0todd0000 / spm1dmatlab

One-Dimensional Statistical Parametric Mapping in Matlab.
GNU General Public License v3.0
27 stars 13 forks source link

General linear model #20

Closed SinaDavid closed 8 years ago

SinaDavid commented 8 years ago

Hey all, I want to use the general linear model function and have multiple independent variables. When I checked the example which is attached to the glm.m there is only one independent variable. I modified x to have 6 variables and tried to change to code, but got errors.

From the example I do not understand what nFactors is, as there are only 3 walking speeds... It would be really helpful if you could give me a short explanation to these code lines nFactors = 4; X = zeros(nCurves, nFactors); X(:,1) = x; X(:,2) = 1; X(:,3) = linspace(0, 1, nCurves); X(:,4) = sin( linspace(0, pi, nCurves) );

Do I have to create a 3 dimensional matrix, one of the X matrix for each independent variable? Kind regards,

Sina

0todd0000 commented 8 years ago

Hi Sina,

Thanks for your question. Roughly speaking nFactors is the number of experimental factors. More precisely it is it the number of continuous experimental factors plus the total number of levels of categorical factors. This might be easier to understand by example:

  1. Two-sample t test. Imagine five observations for each of two groups. The independent variable is GROUP and there are two categorical levels of GROUP: Group1 and Group2. The design matrix is indicated below. There are two columns, one for each categorical level. untitled 2
  2. Simple linear regression. Imagine that five values of the independent variable (e.g. body mass) are: 70, 65, 80, 79, and 73, respectively. The design matrix is indicated below. There are two columns, one for the continuous independent variable (body mass) and one for the intercept. untitled
  3. Cited example. There are four columns in the design matrix. The first two represent simple linear regression just like example 2 above. The third and fourth columns represent continuous nuisance factors: a linear one and a sinusoidal one.

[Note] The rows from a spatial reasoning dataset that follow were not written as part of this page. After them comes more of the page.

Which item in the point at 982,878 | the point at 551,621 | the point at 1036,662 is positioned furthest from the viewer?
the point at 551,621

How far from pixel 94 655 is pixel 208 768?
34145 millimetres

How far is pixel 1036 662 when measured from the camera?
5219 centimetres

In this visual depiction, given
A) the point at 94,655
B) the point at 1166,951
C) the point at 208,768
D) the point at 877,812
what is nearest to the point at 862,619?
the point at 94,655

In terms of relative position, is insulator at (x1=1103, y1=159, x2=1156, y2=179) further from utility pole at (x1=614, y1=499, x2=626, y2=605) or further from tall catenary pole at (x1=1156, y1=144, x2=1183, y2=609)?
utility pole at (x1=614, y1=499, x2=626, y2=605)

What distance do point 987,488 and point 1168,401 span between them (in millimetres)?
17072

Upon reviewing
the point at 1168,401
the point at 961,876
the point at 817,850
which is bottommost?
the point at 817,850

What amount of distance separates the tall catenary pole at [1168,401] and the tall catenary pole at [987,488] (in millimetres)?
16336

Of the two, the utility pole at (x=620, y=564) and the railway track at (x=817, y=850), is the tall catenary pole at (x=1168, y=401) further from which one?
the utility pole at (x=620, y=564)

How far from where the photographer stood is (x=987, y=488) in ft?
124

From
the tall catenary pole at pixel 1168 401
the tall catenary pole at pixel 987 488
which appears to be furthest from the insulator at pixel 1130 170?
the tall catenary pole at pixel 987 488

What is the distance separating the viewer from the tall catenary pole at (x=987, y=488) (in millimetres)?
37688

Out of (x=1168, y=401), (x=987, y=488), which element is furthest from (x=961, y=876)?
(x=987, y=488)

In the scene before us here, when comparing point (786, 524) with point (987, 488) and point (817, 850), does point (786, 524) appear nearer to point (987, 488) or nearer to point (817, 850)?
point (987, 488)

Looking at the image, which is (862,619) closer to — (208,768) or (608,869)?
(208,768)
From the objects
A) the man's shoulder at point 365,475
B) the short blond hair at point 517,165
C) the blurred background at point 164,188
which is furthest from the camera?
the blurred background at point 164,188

Regarding the error you mention, if the discussion above doesn't solve the problem, then please send some more details about the error. The following would be good:

Cheers,

Todd

SinaDavid commented 8 years ago

Hey Todd! Thanks for this quick answer. With your advise I made it work. Maybe you can just help me with the interpretation. My dataset is like this: independent parameters for 17 subjects: one that is categorical (0 and 1 = 2 levels) and one that is continuous, I'm not sure how to answer the question about having a nuisance variable, but it sounds important... My dependent variable is a set of forces normalized to 101 data points for 17 subjects.

I changed the code into (please correct me if it is nonsense):

nCurves = numel(x(:,1)); nFactors = 5; X = zeros(nCurves, nFactors); X(:,1) = x(:,1); %categorial variable X(:,2) = x(:,2); %contuous variable X(:,3) = 1; % This just tells the model that there is a linear correlation, right? X(:,4) = linspace(0, 1, nCurves); X(:,5) = sin( linspace(0, pi, nCurves) ); % specify contrast vector: c = [1 1 0 0 0]'; % taking into account the first and second variable


I attached the results figure If I'm right, I will have to do some sort oft post hoc testing. Is the way I modified the code correct?

glm.pdf

Thank you!

0todd0000 commented 8 years ago

Hi Sina,

A nuisance factor is a factor that might affect your dependent variable(s) but which is not of explicit empirical interest. A common example is linear drift: electronic sensor measurements can sometimes drift over time. These factors can be included in the model, but effects associated with them are not tested directly.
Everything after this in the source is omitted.